Comment ont évolué les médias estoniens depuis la fin de l’URSS ?
Le changement a été radical. À l’époque soviétique, seulement deux journaux, une télévision et une radio, tous détenus par l’Etat, se partageaient le paysage médiatique. La censure était partout. Dès la fin du communisme, on a vécu une totale libération, une nouvelle jeunesse. La grande majorité des journalistes des années soviétiques ont été renvoyés et remplacés par de très jeunes recrues, du sang neuf pour ne garder aucun lien avec le passé. Une flopée de médias se sont créés d’un seul coup. Ç'a été une bouffée d’air frais dans notre marche vers la démocratie.
Est-ce pour prendre une revanche sur l’époque soviétique que les grands médias estoniens se battent farouchement pour la liberté de presse ?

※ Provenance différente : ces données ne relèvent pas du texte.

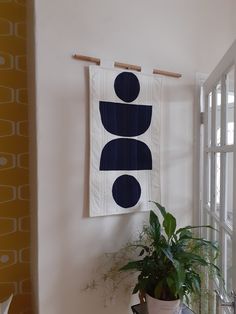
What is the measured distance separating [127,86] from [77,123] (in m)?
0.38

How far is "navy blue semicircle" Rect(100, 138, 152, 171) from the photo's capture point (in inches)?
58.6

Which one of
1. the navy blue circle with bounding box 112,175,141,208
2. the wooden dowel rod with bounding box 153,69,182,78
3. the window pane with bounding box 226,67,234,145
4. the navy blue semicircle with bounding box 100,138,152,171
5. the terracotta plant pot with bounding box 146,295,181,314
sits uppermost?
the wooden dowel rod with bounding box 153,69,182,78

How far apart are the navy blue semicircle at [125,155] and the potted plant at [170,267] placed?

En partie, mais c’est principalement grâce au soutien des médias scandinaves. Dieu merci, ils existent. La majorité des journaux estoniens sont détenus par le groupe scandinave Schibsted, donc nous sommes très liés à leurs valeurs journalistiques. Grâce à cette coopération, nous parvenons à rester aussi indépendants et critiques, contrairement à la Lettonie et la Lituanie qui ne bénéficient pas de ce soutien. Je pense que l’on devrait apprendre davantage de la Finlande ou de la Suède où les médias sont très puissants. Mais notre gouvernement estonien n’aime pas beaucoup les médias privés : nous sommes trop critiques. C’est le signe qu’on se débrouille plutôt bien au niveau de l’indépendance… Un exemple récent: un de nos journalistes d'investigation a publié un article sur un député qui s'était payé une luxueuse villa en Grèce sans la déclarer au fisc.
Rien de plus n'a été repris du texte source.